What is expected. Look through the records below for the line with "pièces à HOSSEGOR" and the line with "Viking Spas® 87539 WPL Body Spa Jet", then return those lines and all lines between, exactly.

Records for the task.
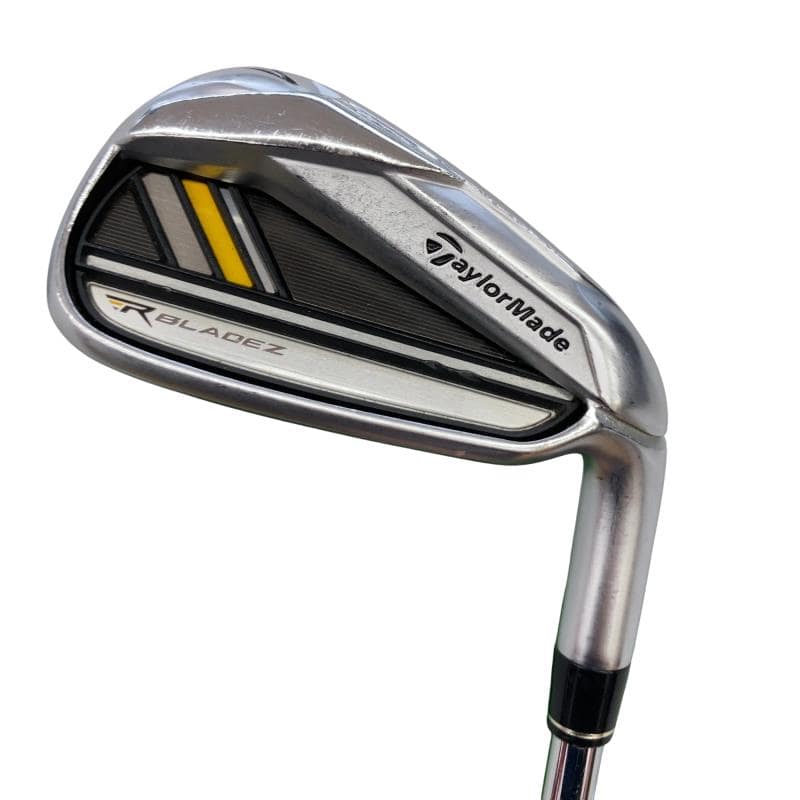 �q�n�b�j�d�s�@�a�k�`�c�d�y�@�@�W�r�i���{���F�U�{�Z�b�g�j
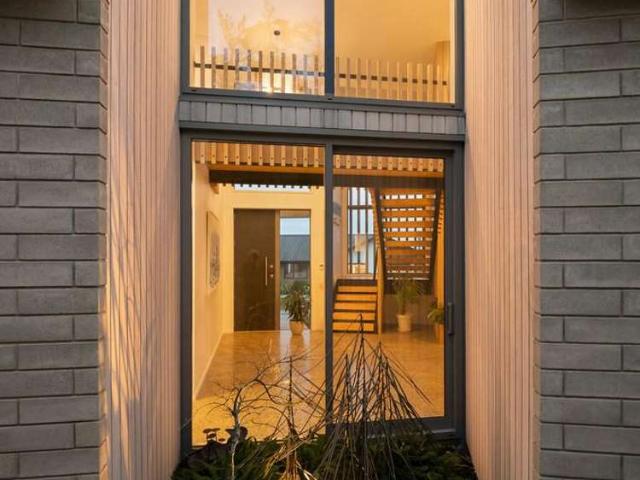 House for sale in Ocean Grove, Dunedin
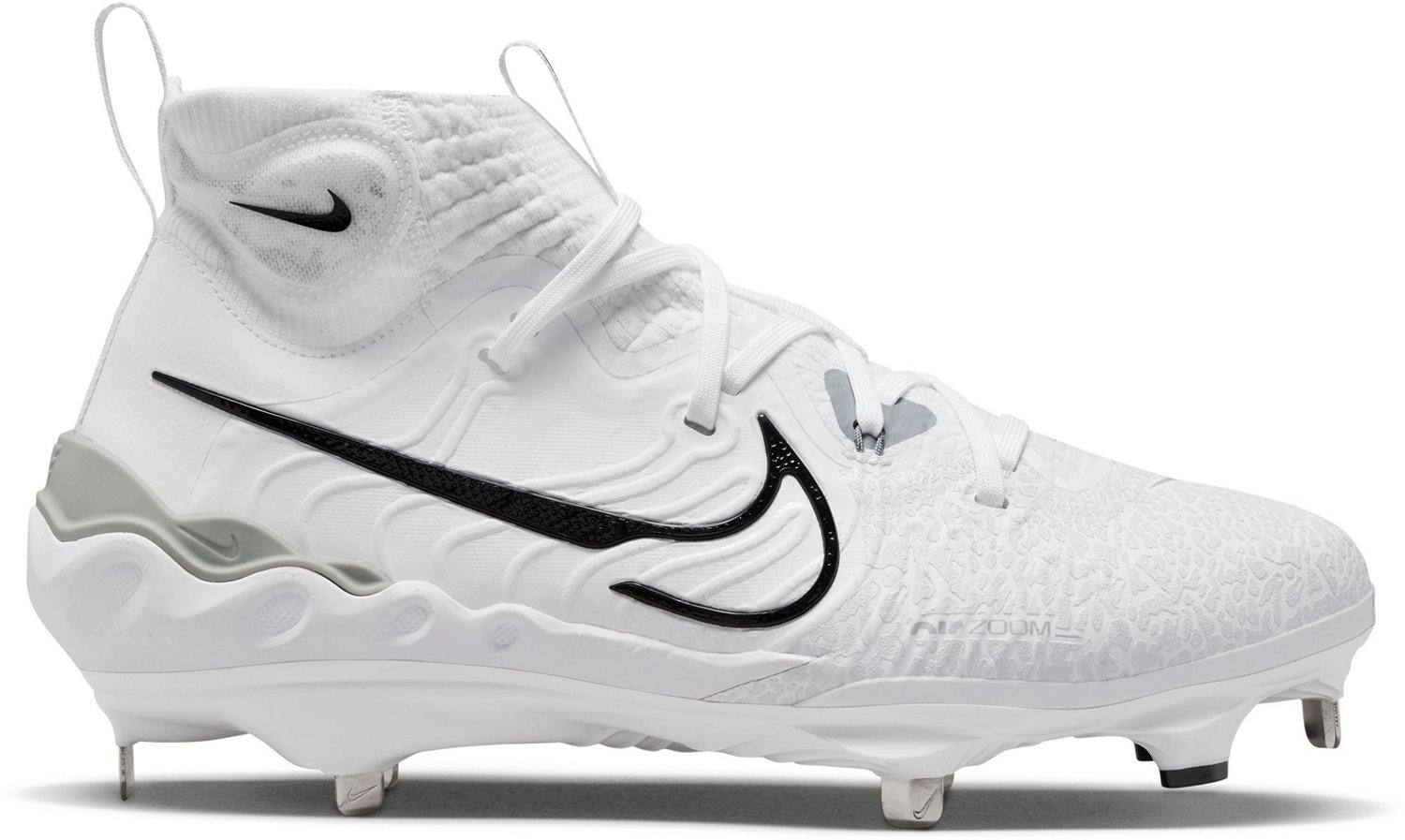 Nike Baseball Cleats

...

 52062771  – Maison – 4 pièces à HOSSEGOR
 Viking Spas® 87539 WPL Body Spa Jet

Solution.
 52062771  – Maison – 4 pièces à HOSSEGOR
 Viking Spas® 87539 WPL Body Spa Jet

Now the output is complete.